Note:
This topic has been translated from a Chinese forum by GPT and might contain errors.
Original topic: tidb收缩1个服务器1.4T数据需要多久完成
Now that some historical data has been deleted and less space is being used, we are planning to shrink a few TiKV servers. How long will it take to shrink 1.4T of data from one server? How is this calculated?
You first need to look at the number of Regions on the node and calculate based on the reduction over a certain period of time. If you feel that the offline speed is slow, you can make appropriate adjustments.
Each node is about 55k. Does this number affect the migration speed? Is it not much related to size?
It should take around 8 hours for 1t, right? If you’re not worried about performance, you can increase the store limit to 200.
“store-limit-mode”: “manual”, this one?
Here are the current parameter values:
“hot-region-cache-hits-threshold”: 3,
“hot-region-schedule-limit”: 4,
“leader-schedule-limit”: 4,
“leader-schedule-policy”: “count”,
“low-space-ratio”: 0.8,
“max-merge-region-keys”: 200000,
“max-merge-region-size”: 20,
“max-pending-peer-count”: 16,
“max-snapshot-count”: 3,
“max-store-down-time”: “30m0s”,
“merge-schedule-limit”: 8,
“patrol-region-interval”: “100ms”,
“region-schedule-limit”: 2048,
“replica-schedule-limit”: 64,
“scheduler-max-waiting-operator”: 5,
“split-merge-interval”: “1h0m0s”,
“store-limit-mode”: “manual”,
“tolerant-size-ratio”: 0
Each Region has a default size, and the scheduling of Regions is handled by PD. When all Regions and Leaders of a Store (TiKV node) are evicted, it enters the Tombstone state and can then be pruned for cleanup.
Set store limit all to 200, done.
If it affects performance significantly, change store limit 15 back to the default value.
First, save the current configuration without affecting the cluster performance. On one hand, you can change the following parameters (you can think of them as consumers):
leader-schedule-limit, max-pending-peer-count, max-snapshot-count, replica-schedule-limit, merge-schedule-limit
e.g., config set parameter_name xxx
On the other hand (equivalent to producers):
Use pd-ctl to input store limit and adjust add-peer, remove-peer,
e.g., store limit all 200
Mark it, no rush, let’s wait for it to come slowly, still in the background.

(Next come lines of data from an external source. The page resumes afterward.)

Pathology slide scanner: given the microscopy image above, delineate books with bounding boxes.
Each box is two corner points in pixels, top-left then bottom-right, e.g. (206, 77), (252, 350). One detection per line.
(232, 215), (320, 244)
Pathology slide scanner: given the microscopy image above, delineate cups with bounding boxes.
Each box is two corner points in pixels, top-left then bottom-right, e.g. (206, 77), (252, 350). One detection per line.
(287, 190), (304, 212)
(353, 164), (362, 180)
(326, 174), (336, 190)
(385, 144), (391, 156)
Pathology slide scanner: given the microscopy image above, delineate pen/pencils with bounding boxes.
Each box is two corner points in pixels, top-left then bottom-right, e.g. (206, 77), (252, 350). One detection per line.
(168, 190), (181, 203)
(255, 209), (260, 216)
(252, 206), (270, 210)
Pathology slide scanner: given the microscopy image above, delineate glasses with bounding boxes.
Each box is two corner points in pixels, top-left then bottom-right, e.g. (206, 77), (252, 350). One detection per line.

Take it easy, find a test environment, and test the speed under default settings. Don’t max out the bandwidth. Stability first.
This depends on the server hardware. We usually start by scaling down and then monitor the metrics. Based on the downward trend, we can roughly estimate how long it will take. If it takes too long, we adjust the parameters to speed up the scaling down process.
The hardware of the equipment is the main factor, but it also includes optimization.
Which part does this “store limit all 200” refer to? Is it corresponding to “store-limit-mode”: “manual”?
Which curve are you referring to? The storage space curve of the TiKV corresponding to the scaled-down IP?
Log in to the Grafana monitoring interface, go to the overview → TiKV panel, and check the distribution of leaders and regions to confirm that the replica migration scheduling is complete.
After a period of scaling down, we extended the downward curve to roughly estimate when it would end.
Store Limit | PingCAP Documentation Center
Check the documentation here for store limit.
The leader count dropping to 0 indicates that there are no leaders inside. Can it be taken offline directly? I just noticed that one of my TiKV nodes has 0 leaders, and the regions are the same as other TiKV nodes. Does this mean that this node does not have any region leaders? Does it mean that all are replicas?
Thank you, I will take a look.
How long approximately? Please share.
No, no, this is just because I lost my original image at that time and found one from the internet. It should be that both the leader and the region are gone. If you evict the leader, the node’s leader count could also be zero.